ATI RN
Gastrointestinal System Nursing Exam Questions
1. The nurse is caring for a client who underwent a subtotal gastrectomy. To manage dumping syndrome, the nurse should advise the client to:
- A. restrict fluid intake to 1 qt (1,000 ml)/day.
- B. drink liquids only with meals.
- C. don't drink liquids 2 hours before meals.
- D. drink liquids only between meals.
Correct answer: D
Rationale: A client who experiences dumping syndrome after a subtotal gastrectomy should be advised to ingest liquids between meals rather than with meals. Taking fluids between meals allows for adequate hydration, reduces the amount of bulk ingested with meals, and aids in preventing rapid gastric emptying. There is no need to restrict the amount of fluids, just the time when the client drinks fluids. Drinking liquids with meals increases the risk of dumping syndrome by increasing the amount of bulk and stimulating rapid gastric emptying. Small amounts of water are allowable before meals.
2. Which of the following mechanisms can facilitate the development of diverticulosis into diverticulitis?
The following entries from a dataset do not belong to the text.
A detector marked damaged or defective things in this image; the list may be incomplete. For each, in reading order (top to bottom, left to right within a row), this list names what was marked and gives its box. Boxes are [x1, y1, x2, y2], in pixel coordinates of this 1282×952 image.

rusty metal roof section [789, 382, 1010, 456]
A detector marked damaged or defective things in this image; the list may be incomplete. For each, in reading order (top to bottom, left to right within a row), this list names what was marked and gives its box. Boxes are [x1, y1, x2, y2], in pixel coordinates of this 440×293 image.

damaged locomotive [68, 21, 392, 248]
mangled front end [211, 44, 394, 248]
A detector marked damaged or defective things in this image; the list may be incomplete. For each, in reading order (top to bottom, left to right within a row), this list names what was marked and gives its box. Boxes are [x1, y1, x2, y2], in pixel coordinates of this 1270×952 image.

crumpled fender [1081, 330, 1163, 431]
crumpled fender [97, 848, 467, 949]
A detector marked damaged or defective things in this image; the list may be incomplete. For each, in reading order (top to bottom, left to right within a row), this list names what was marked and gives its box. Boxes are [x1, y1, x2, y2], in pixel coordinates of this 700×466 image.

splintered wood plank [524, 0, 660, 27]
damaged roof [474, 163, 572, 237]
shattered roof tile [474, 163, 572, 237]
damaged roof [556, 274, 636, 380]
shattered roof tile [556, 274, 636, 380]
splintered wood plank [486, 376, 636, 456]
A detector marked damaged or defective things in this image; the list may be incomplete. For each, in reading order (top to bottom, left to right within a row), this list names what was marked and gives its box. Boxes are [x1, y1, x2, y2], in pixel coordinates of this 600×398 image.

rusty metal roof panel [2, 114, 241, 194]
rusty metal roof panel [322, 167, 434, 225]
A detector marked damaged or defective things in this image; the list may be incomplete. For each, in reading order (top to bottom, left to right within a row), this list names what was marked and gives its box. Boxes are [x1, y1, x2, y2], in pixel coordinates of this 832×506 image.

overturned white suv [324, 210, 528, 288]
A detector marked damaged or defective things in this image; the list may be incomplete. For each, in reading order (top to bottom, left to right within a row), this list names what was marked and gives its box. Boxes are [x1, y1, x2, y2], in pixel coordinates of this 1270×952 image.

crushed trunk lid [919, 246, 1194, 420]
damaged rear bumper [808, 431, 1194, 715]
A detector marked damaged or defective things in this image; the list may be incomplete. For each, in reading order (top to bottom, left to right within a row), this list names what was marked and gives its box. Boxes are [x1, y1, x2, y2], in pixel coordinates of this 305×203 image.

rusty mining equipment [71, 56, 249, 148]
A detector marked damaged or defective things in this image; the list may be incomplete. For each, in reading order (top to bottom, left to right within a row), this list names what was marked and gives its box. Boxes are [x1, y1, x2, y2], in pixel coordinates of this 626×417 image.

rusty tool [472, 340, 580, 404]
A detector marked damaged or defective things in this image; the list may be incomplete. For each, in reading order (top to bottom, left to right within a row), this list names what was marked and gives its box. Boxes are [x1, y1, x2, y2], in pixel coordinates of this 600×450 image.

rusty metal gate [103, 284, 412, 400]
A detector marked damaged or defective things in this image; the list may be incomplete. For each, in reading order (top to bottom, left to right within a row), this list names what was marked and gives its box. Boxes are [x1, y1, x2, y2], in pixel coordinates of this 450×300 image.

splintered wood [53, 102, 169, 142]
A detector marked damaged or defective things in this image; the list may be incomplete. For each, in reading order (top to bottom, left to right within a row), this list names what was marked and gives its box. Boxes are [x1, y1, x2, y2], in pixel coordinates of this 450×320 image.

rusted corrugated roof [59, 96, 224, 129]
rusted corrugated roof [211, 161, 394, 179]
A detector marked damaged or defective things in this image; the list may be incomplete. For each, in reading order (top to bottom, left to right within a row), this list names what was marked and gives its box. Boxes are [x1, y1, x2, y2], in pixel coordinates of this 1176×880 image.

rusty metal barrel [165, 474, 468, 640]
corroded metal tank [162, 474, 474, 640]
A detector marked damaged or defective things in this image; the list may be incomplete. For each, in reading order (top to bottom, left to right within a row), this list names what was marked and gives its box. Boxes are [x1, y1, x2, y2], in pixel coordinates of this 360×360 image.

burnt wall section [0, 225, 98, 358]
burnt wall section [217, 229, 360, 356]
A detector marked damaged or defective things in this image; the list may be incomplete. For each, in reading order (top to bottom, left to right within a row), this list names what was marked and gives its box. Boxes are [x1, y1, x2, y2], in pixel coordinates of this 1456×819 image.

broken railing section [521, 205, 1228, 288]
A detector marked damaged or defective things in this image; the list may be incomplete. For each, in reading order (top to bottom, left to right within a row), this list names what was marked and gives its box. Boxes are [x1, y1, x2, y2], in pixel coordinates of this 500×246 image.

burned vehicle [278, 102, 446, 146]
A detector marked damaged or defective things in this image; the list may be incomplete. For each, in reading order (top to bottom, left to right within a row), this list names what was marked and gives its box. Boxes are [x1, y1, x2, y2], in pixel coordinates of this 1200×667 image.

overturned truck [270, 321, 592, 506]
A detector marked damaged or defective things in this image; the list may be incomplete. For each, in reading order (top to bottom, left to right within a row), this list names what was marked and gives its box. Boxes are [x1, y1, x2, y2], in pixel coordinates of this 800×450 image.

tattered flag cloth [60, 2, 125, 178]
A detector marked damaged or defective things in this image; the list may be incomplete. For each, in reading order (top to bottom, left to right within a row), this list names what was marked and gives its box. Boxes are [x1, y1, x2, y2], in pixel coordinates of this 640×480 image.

- A. Treating constipation with chronic laxative use, leading to dependence on laxatives
- B. Chronic constipation causing an obstruction, reducing forward flow of intestinal contents
- C. Herniation of the intestinal mucosa, rupturing the wall of the intestine
- D. Undigested food blocking the diverticulum, predisposing the area to bacterial invasion
Correct answer: D
Rationale: The correct answer is D. Undigested food blocking the diverticulum can lead to bacterial invasion, causing inflammation and turning diverticulosis into diverticulitis. Choices A, B, and C do not directly facilitate the development of diverticulitis. Choice A involves a different mechanism related to laxative use, choice B describes a complication of chronic constipation but does not necessarily lead to diverticulitis, and choice C refers to a different condition involving herniation of the intestinal mucosa.
3. A client with a peptic ulcer is scheduled for a vagotomy. The client asks the nurse about the purpose of this procedure. The nurse tells the client that the procedure:
- A. Decreases food absorption in the stomach
- B. Heals the gastric mucosa
- C. Halts stress reactions
- D. Reduces the stimulus to acid secretions
Correct answer: D
Rationale: A vagotomy reduces the stimulus to acid secretions by cutting the vagus nerve, which innervates the stomach.
4. Your patient has a retractable gastric peptic ulcer and has had a gastric vagotomy. Which factor increases as a result of vagotomy?
- A. Peristalsis.
- B. Gastric acidity.
- C. Gastric motility.
- D. Gastric pH.
Correct answer: D
Rationale: After a gastric vagotomy, the gastric pH increases as a result of reduced acid secretion.
5. Which of the following nursing interventions should have the highest priority during the first hour after the admission of a client with cholecystitis who is experiencing pain, nausea, and vomiting?
- A. Administering pain medication.
- B. Completing the admission history.
- C. Maintaining hydration.
- D. Teaching about planned diagnostic tests.
Correct answer: A
Rationale: Administering pain medication would have the highest priority during the first hour after the client's admission. Pain relief is essential to address the client's immediate discomfort and distress. Completing the admission history, maintaining hydration, and teaching about planned diagnostic tests are important aspects of care but can be addressed after addressing the client's pain and stabilizing their condition.